While Durston’s Caulfield Cup win represents his greatest raceday success to date, Takahashi is no stranger to working with elite horses and has led in no fewer than five Group 1 winners.

Trips to Hong Kong with Douro Valley and Royal Ascot with Shamexpress (pictured above) have been other highlights during his career. 

“When I was at Danny’s stable, I had a lot of luck,” he said. 

“I strapped a horse called Douro Valley, who was runner-up in the Caulfield Cup behind Master O’Reilly.

“He won the race they used to call the Yalumba Stakes, which is now the Might And Power Stakes, and that was my first ever Group 1 winner.

“He ended up going to Hong Kong and I got to go to Hong Kong for the December International meeting.

“In 2013, I strapped the Newmarket Handicap winner called Shamexpress.

“Again, somehow, I got to go to Royal Ascot and Newmarket for the July Cup with him.

“I moved to Lindsay Park in 2016 and in five years I was fortunate to have a lot of luck to strap two consecutive Australian Cup wins with Harlem and in 2020 I strapped the Oaks winner Personal (pictured below).

“My life as a strapper has been so bloody lucky.”

A career outside of a racing stable has never crossed Takahashi’s mind. 

While he acknowledges the hours can be long and the work can be physically demanding, his veiw is that it makes the success all the more sweet. 

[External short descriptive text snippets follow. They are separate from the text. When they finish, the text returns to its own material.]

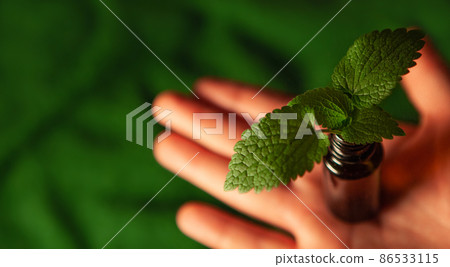 Altenativ medicine, hand and bottle. 86533115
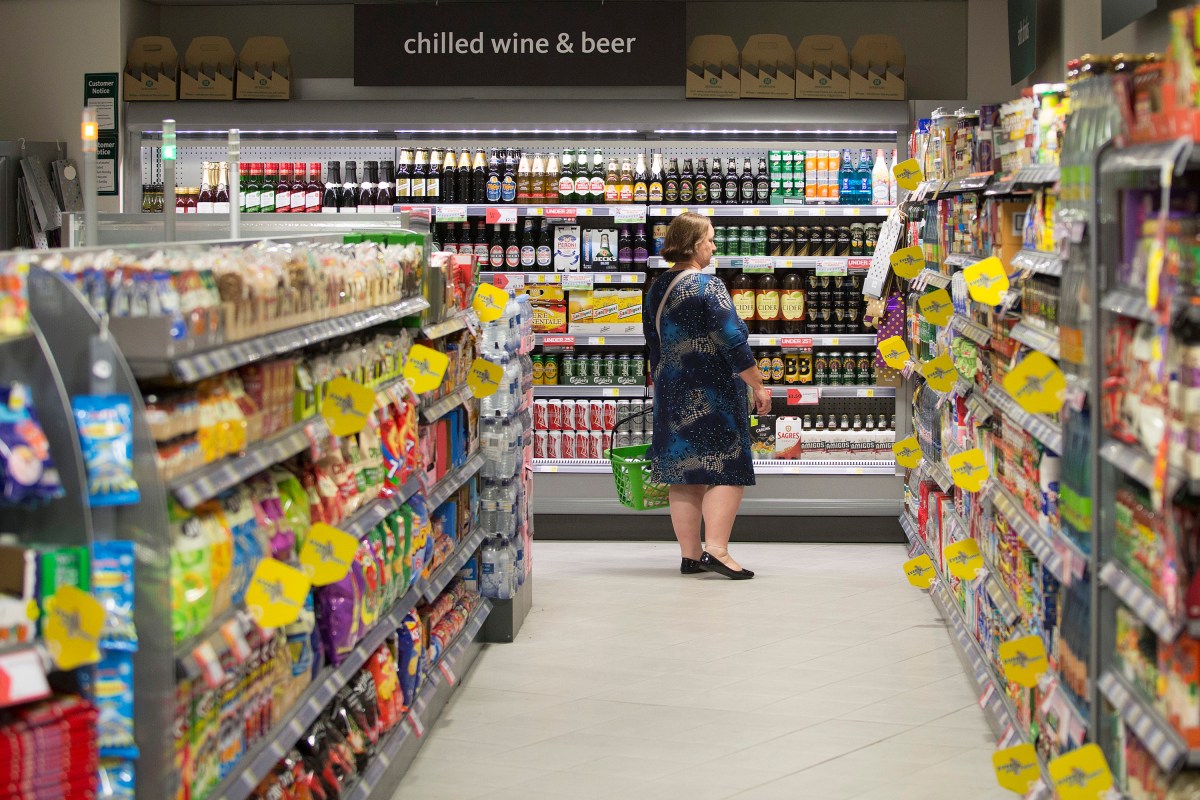 A customer holds a shopping basket as she browses the wine and beer section inside a Morrisons M Local store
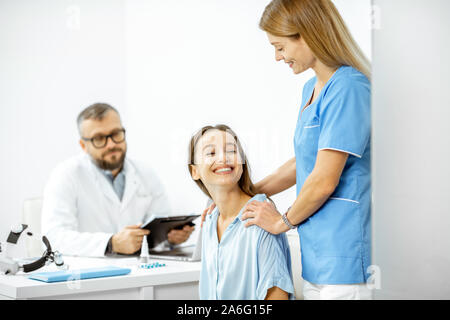 Krankenschwester Unterstützung junger Patienten während einer medizinischen Beratung mit dem Leitenden Arzt im weißen Büro Stockfoto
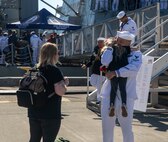 A Sailor assigned to Arleigh Burke-class guided-missile destroyer USS Momsen (DDG 92) reuintes with his family on pier at Naval Station Everett, Washington, Sept. 6. The Momsen, assigned to Carrier Strike Group Three, returned following a seven-month deployment to the U.S. 3rd, 5th and 7th Fleets in support of a free and open Indo-Pacific. (U.S. Navy photo by Mass Communication Specialist 2nd Class Ethan Soto)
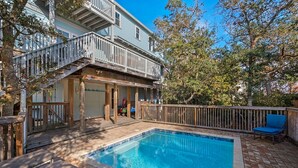 A two-story house with a swimming pool, wooden deck, and a covered patio area. - Blue Mountain Breeze (Santa Rosa Beach)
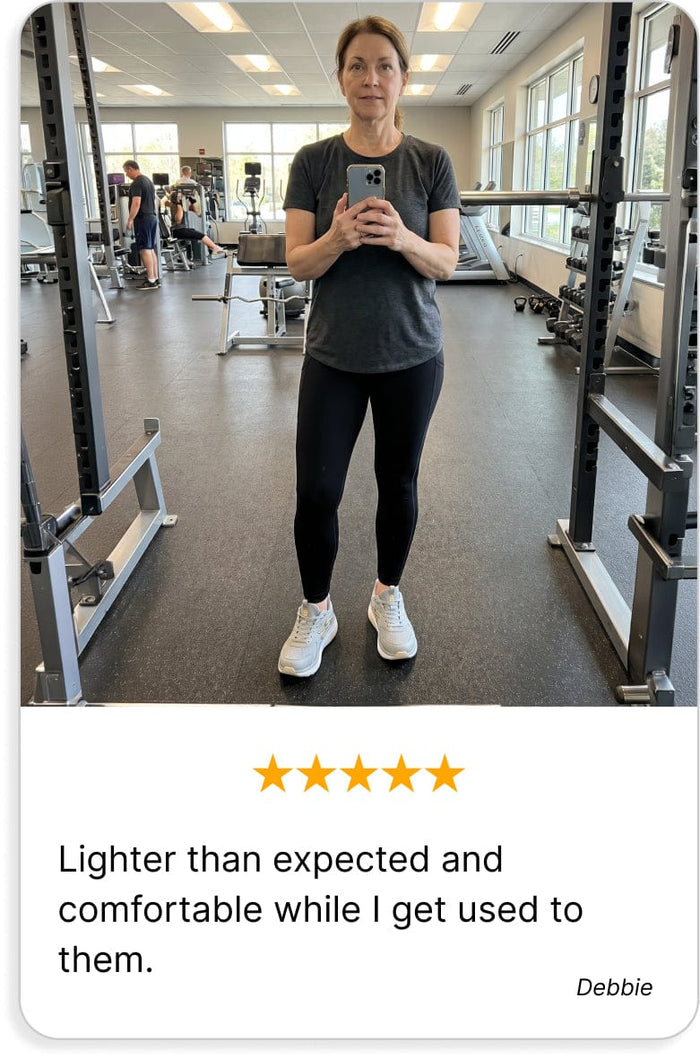 Athletic shoes, light grey with white soles and subtle pink accents, worn by a woman taking a mirror selfie in a gym.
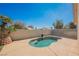 Backyard view of a kidney-shaped pool with a custom patio, mature trees, and a privacy fence at 4032 Rustic Oak Ct, North Las Vegas, NV 89032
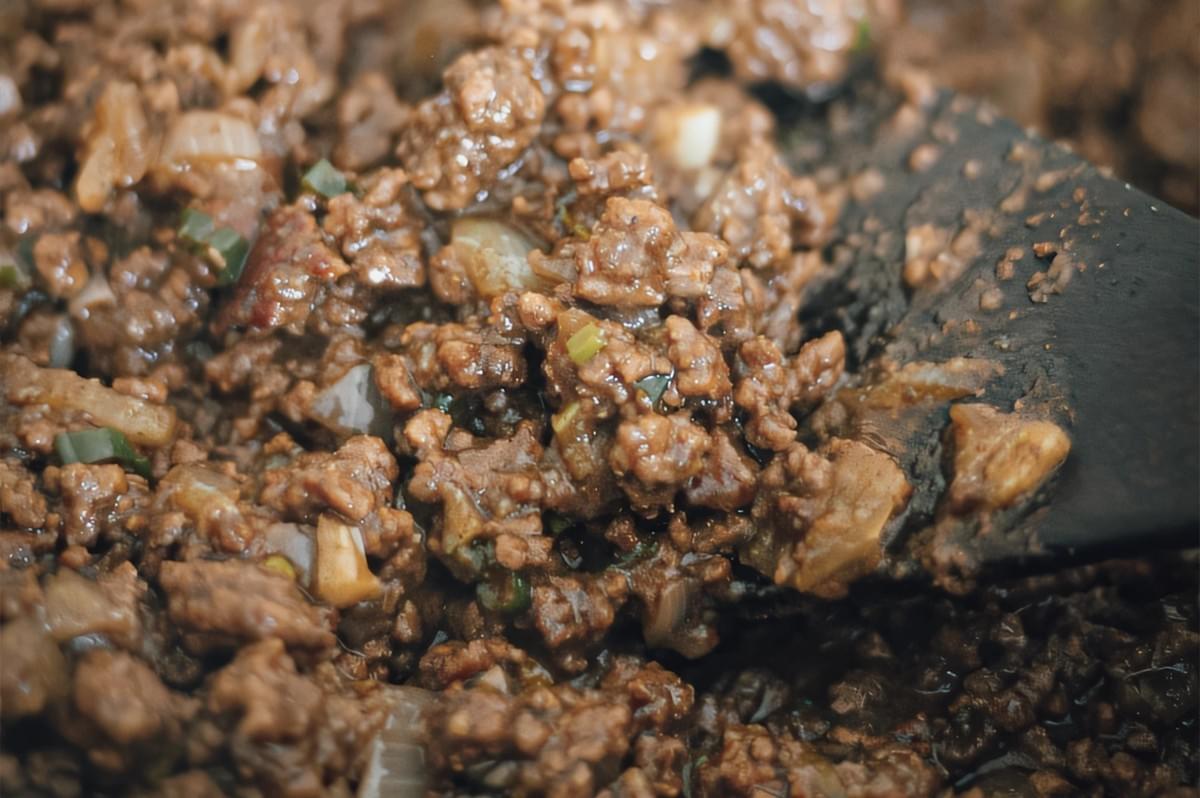 Extreme close-up, overhead angle of spiced ground beef filling cooking for Jamaican patties with onions, herbs, and seasoned sauce. Extreme close-up, overhead angle of spiced ground beef filling cooking for Jamaican patties with onions, herbs, and seasoned sauce.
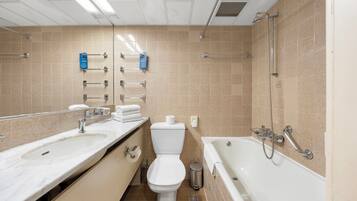 Une salle de bain moderne avec deux lavabos, des toilettes et une baignoire.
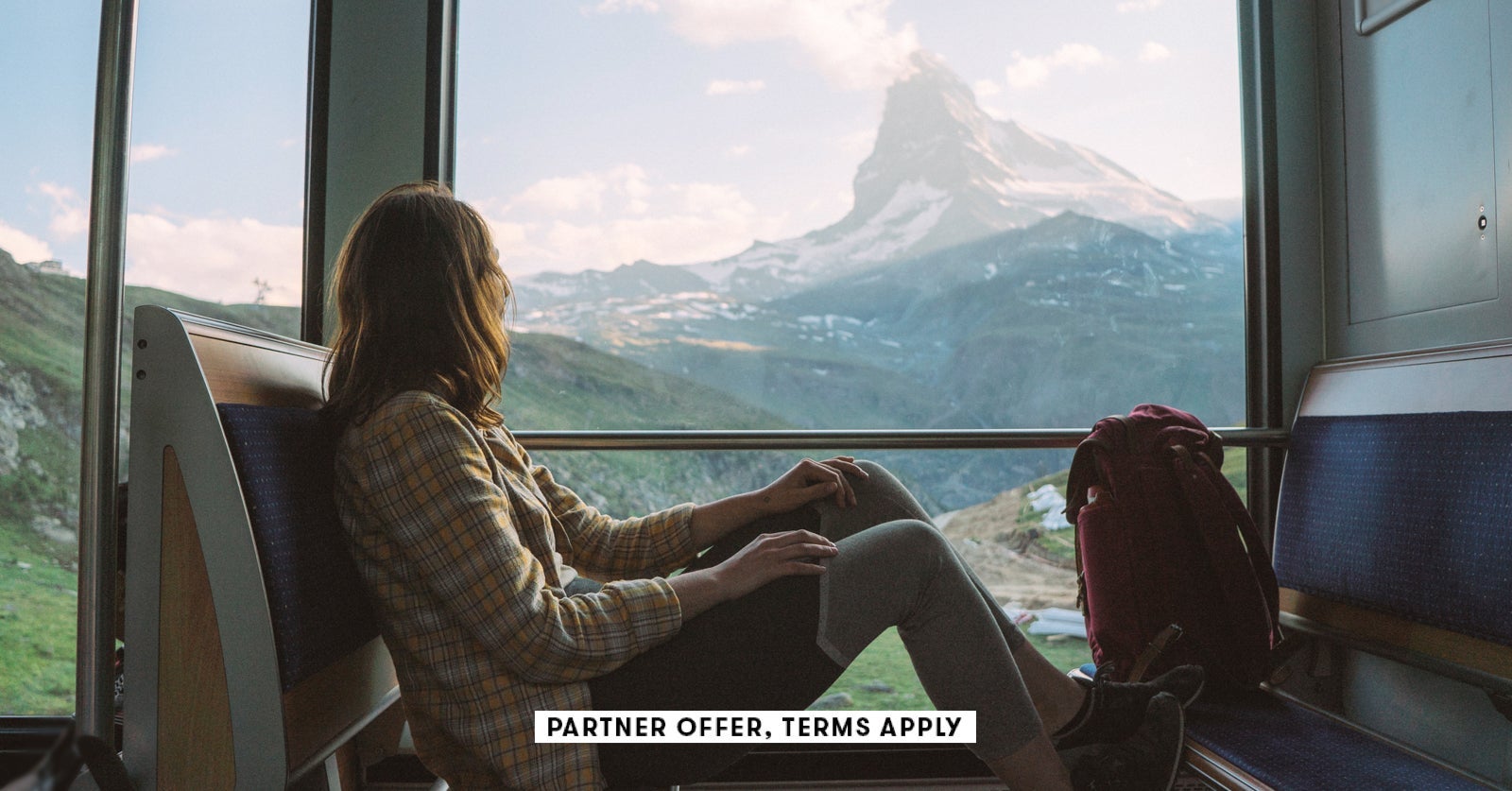 SOCIAL IMAGE PARTNER OFFERS TERMS APPLY woman traveling on the train near Matterhorn Swiss Alps Ole
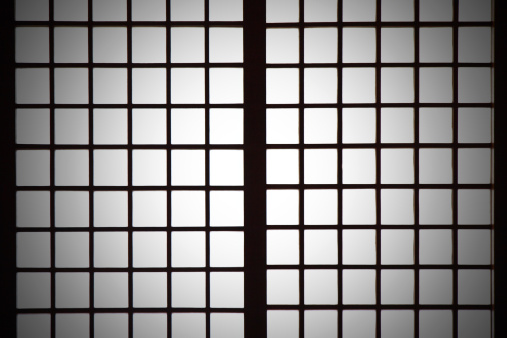 Backlit Japanese style paper screen partition (Shoji) with vignetting.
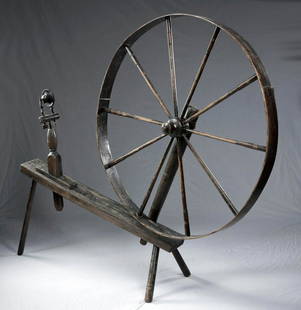 Early 19th C. American Wooden Walking Wheel: North America, United States, ca. first half of the 19th century CE. A hand-carved walking spinning wheel (also known as a great wheel) of an enormous form with a slanted base supported by three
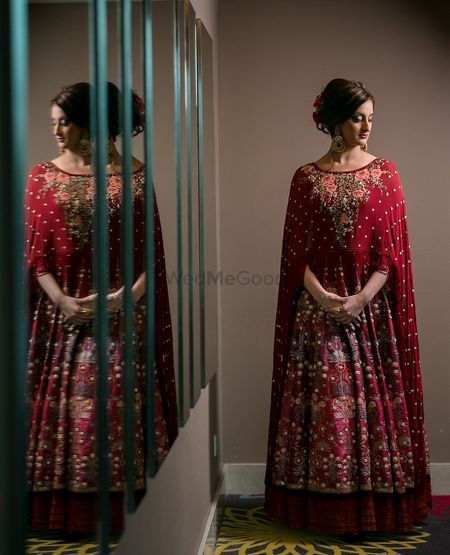 Photo of Sister of the bride maroon outfit with cape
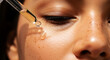 © syful - Close up of dropper applying golden serum drop to woman's freckled cheek liquid skin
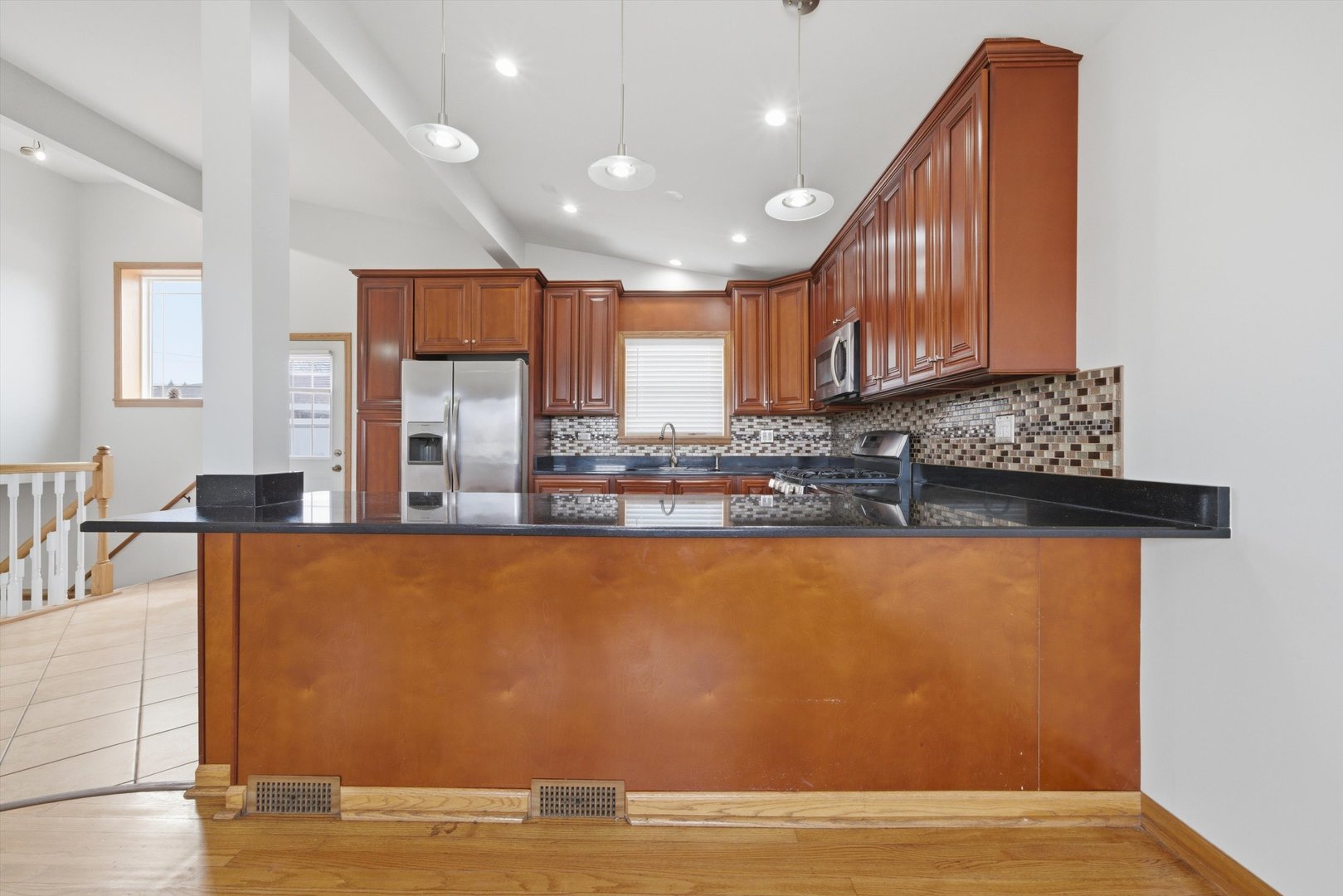 10725 Rutherford Avenue Worth, IL 60482 - Photo 16 of 44 a view of kitchen with stainless steel appliances granite countertop a stove a sink and a refrigerator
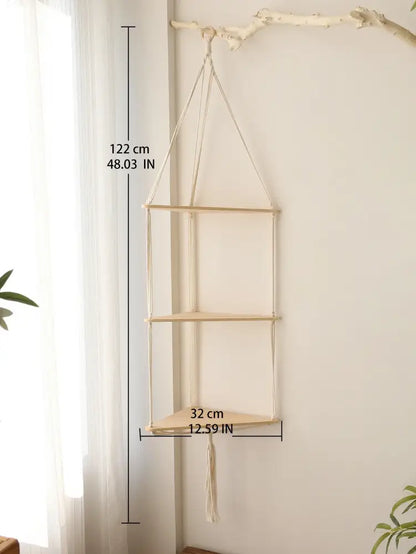 Beige macrame hanging wooden corner shelf with three tiers and tassel for boho wall decor by DecorBites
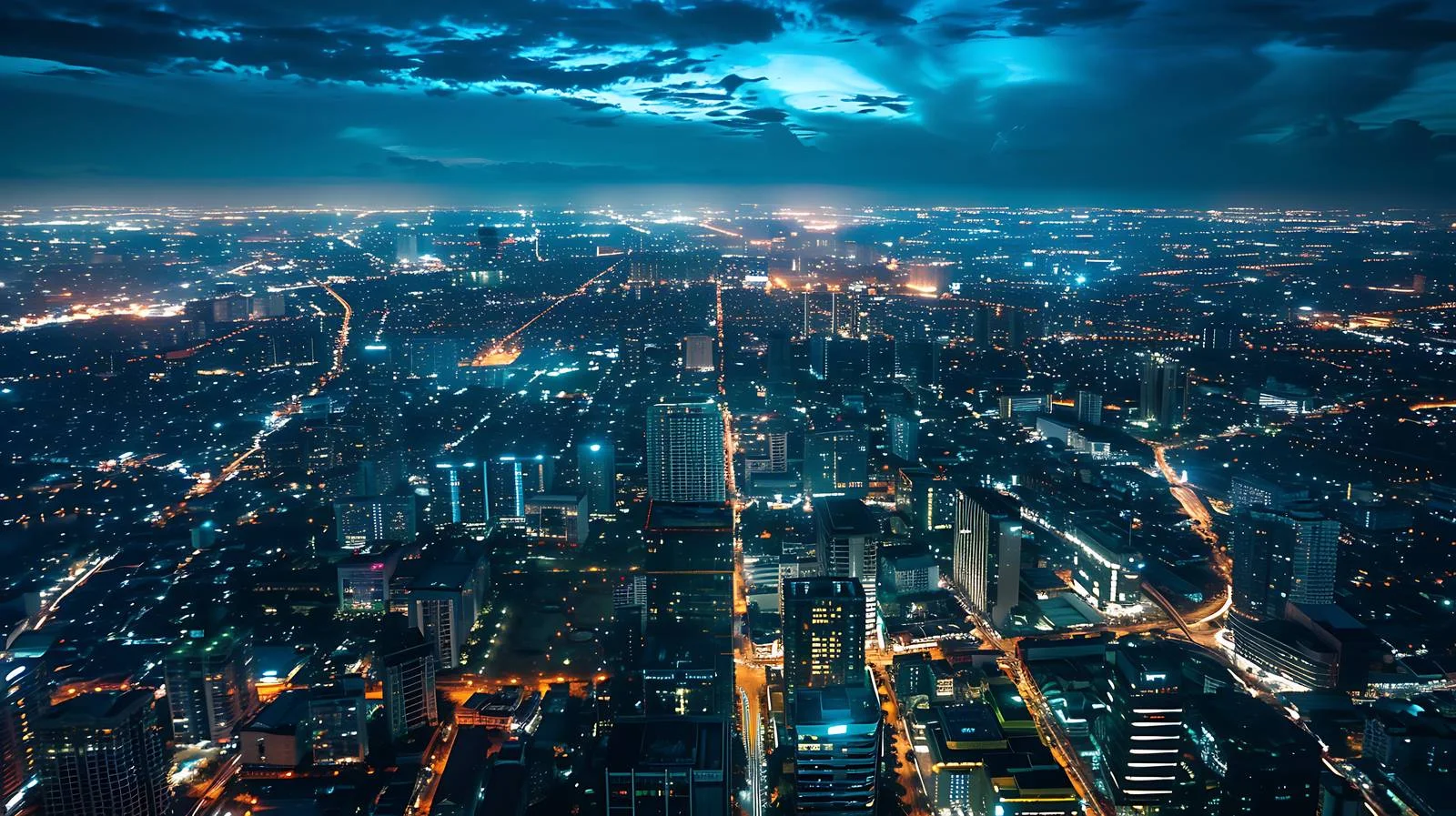 Nighttime Cityscape Aerial View with Lights — free download from Dotvec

“I couldn’t do anything else,” he said.

“It’s tough and hard and many people whinge about the long hours or the early mornings but for me, it’s rewarding.

“This job gives you some amazing moments.

“I love working with the people as well.”

Asked about Durston’s Melbourne Cup chances, Takahashi said he prefers to focus on his role for the stable more broadly rather than an individual horse’s prospects of winning a race. 

The seven-year-old is on the fourth line fo betting at $15 ion Sportsbet’s Melbourne Cup market, which is headed by UK raider Deauville Legend at $6. 

“I try not to say too much because my theory is the more you say, the less it happens,” he said.

“So I just shut my mouth and keep doing what I have to do.

“It’s exciting but I’m not worried about winning the Melbourne Cup, I just focus on doing my job.”